● Provided information
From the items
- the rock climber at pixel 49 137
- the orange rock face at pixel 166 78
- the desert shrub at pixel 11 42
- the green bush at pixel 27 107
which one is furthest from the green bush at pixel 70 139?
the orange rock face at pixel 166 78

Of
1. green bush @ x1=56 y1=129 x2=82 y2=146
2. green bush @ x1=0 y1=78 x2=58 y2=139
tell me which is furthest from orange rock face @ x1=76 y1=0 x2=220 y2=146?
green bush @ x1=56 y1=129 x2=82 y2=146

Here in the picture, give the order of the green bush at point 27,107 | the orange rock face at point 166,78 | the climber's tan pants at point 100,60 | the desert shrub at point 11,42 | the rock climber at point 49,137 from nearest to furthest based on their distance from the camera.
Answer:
* * *
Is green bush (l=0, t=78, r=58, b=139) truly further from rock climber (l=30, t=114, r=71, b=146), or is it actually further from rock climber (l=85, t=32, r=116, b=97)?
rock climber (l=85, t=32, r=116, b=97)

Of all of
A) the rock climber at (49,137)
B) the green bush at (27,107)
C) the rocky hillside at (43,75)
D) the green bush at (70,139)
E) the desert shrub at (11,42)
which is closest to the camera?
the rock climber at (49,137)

● Set task
Return every line of the material above that contains the string "pixel", treating uppercase and lowercase as different.

● Problem solution
- the rock climber at pixel 49 137
- the orange rock face at pixel 166 78
- the desert shrub at pixel 11 42
- the green bush at pixel 27 107
which one is furthest from the green bush at pixel 70 139?
the orange rock face at pixel 166 78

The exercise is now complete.